TEXT PASSAGE
<<<<

One such effort is U.S. Pat. No. 4,843,337 issued to Dickakian et
al., which discloses a method for blending hydrocarbon liquids at a
ratio to maintain the combined aromatic to asphaltene ratio above a
certain predetermined level to prevent fouling of process
equipment. However, the Dickakian disclosure is limited to a method
for blending two hydrocarbon liquids leaving unsettled the problem
of blending three or more crude oils.
U.S. Pat. No. 5,871,634 and U.S. Pat. No. 5,997,723, both issued to
Wiehe et al., disclose a method for blending potentially
incompatible crude oils by combining each crude oil in order of
solubility blending numbers such that the solubility blending
number of the mixture is greater than the insolubility number of
any crude oil of the mixture. However, the Wiehe disclosures
teaches a method that employs inexact and onerous laboratory tests,
such as conventional optical microscopy or crude oil filtration to
determine the presence of asphaltenes in each crude oil. Moreover,
the Wiehe disclosure employs a complex blending and titration
analysis to determine the insolubility number and the solubility
blending number for each crude oil.
Although the foregoing disclosures provide advances in the art,
there is still a need for a method for accurately determining crude
oil incompatibility that is practical and cost efficient.
It has also been found that centrifuging one or more crude oils
blended with predetermined amounts of heptane provides for a simple
yet cost effective means for determining asphaltene instability and
the amount of asphaltenes in each crude oil.

>>>>

EXTRACTED ENTRIES
<<<<

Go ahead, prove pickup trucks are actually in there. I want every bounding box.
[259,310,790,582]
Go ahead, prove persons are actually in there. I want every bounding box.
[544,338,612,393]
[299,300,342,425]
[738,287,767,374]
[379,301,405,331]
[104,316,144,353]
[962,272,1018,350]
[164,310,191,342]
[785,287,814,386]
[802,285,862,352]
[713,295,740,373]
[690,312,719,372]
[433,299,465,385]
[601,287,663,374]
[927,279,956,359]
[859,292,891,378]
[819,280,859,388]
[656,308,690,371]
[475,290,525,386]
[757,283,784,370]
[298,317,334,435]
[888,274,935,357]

>>>>

SET OF TASKS
[1] In the passage on crude oil blending, what ratio does the Dickakian method keep above a predetermined level?
[2] Go on with the passage on crude oil blending, starting after its last sentence.
The entries are not used in this exercise.

ANSWERS TO EACH TASK
[1] The combined aromatic to asphaltene ratio.

[2]
It has also been found that the relative ratio of aromatics to
saturates in each crude oil to be blended can be easily determined
by using the relationship between the boiling point and the density
of each crude oil.
It has also been found that compatible blends of two or more crude
oils can be determined based on the relationship between the
boiling point and the density of each crude oil in the blend and
the determination of asphaltene instability in each crude oil in
the blend.
SUMMARY OF THE INVENTION
The present invention is directed to a method for blending at least
two hydrocarbon liquids together by determining the critical
solvent power for each hydrocarbon liquid, determining the solvent
power for each hydrocarbon liquid, and thereafter blending the
hydrocarbon liquids together, producing a hydrocarbon liquid blend
having a solvent power that is greater than the critical solvent
power of the hydrocarbon liquid having the highest critical solvent
power in the blend.
As used herein, crude oil is understood to mean liquid petroleum
and all other hydrocarbons, regardless of gravity, produced at a
well in liquid form by ordinary production methods.
As used herein, a hydrocarbon liquid is understood to mean a fluid
compound comprising hydrogen and carbon.
As used herein, solvent power is understood to mean the relative
ratio of aromatics to saturates in a crude oil or a blend of crude
oils.
As used herein, critical solvent power is understood to mean the
solvent power at which asphaltenes begin to precipitate out of a
crude oil or blend of crude oils.
The present invention also includes a method for determining the
critical solvent power of one or more hydrocarbon liquids. The
method includes the steps of mixing each hydrocarbon liquid with
predetermined amounts of a normal paraffin, centrifuging each
resulting mixture recovering and weighing any resulting
precipitated insolubles from the mixture, and thereafter
correlating the weight of the insolubles to a solvent power at
which asphaltenes begin to precipitate out of the mixture.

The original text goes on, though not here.